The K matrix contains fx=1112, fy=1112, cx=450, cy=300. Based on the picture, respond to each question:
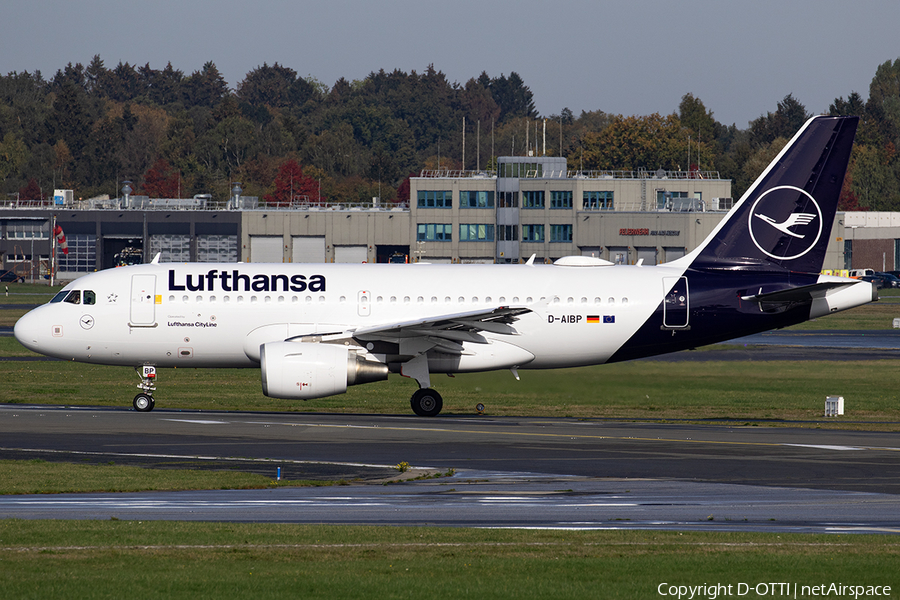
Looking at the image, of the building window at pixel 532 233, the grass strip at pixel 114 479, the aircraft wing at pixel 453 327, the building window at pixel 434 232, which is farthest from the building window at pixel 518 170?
the grass strip at pixel 114 479

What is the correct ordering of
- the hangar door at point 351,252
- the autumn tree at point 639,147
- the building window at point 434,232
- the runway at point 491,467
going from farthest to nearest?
1. the autumn tree at point 639,147
2. the hangar door at point 351,252
3. the building window at point 434,232
4. the runway at point 491,467

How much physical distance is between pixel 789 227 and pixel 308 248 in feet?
351

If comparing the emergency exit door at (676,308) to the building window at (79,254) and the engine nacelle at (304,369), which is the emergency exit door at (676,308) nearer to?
the engine nacelle at (304,369)

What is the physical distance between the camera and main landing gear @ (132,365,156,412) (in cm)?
3203

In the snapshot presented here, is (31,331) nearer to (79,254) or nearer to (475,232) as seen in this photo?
(475,232)

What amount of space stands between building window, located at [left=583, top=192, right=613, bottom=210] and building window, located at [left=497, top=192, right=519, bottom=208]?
813 centimetres

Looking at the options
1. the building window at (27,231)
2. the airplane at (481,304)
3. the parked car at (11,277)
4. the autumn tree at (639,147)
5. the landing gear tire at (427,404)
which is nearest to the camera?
the landing gear tire at (427,404)

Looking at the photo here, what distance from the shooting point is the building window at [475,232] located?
133 meters

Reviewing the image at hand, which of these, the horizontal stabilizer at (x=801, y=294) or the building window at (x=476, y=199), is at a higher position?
the building window at (x=476, y=199)

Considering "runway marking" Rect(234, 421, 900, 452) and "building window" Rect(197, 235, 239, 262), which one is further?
"building window" Rect(197, 235, 239, 262)

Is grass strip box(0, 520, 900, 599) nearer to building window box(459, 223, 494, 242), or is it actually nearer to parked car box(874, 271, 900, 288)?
building window box(459, 223, 494, 242)

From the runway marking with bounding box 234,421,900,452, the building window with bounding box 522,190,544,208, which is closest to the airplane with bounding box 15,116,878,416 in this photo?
the runway marking with bounding box 234,421,900,452

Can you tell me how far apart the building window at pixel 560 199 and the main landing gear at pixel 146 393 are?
101035 mm

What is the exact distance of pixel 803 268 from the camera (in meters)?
34.2
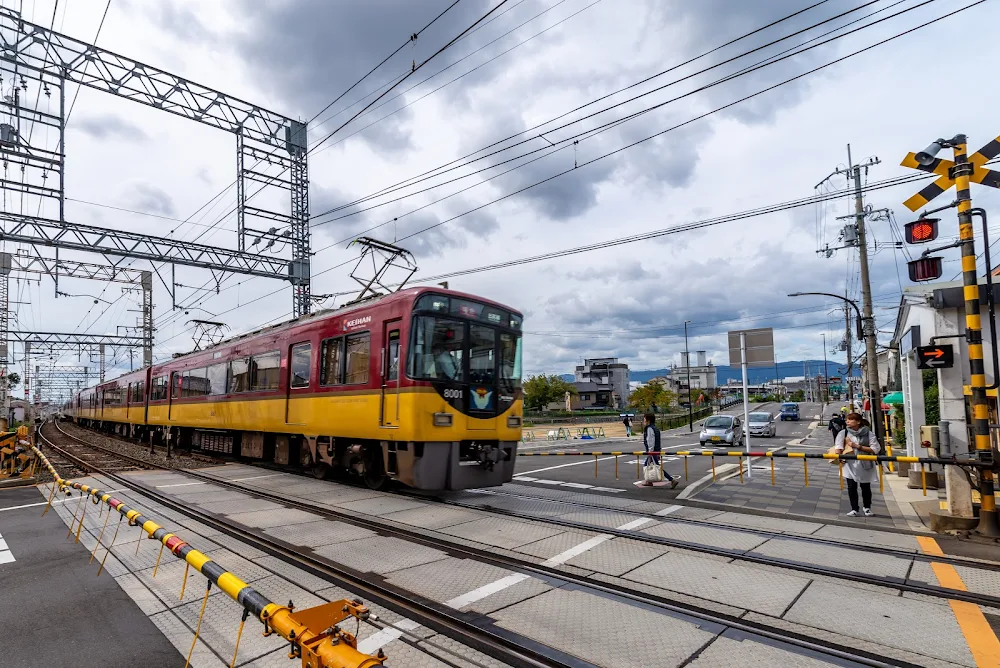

..............................

## What to do
Find each line in the entries above that contains the word "between", and copy those lines out.

## Full response
How much physical distance is between pixel 789 227 and pixel 308 248 in feet?
What is the physical distance between the camera and main landing gear @ (132,365,156,412) (in cm)?
What amount of space stands between building window, located at [left=583, top=192, right=613, bottom=210] and building window, located at [left=497, top=192, right=519, bottom=208]?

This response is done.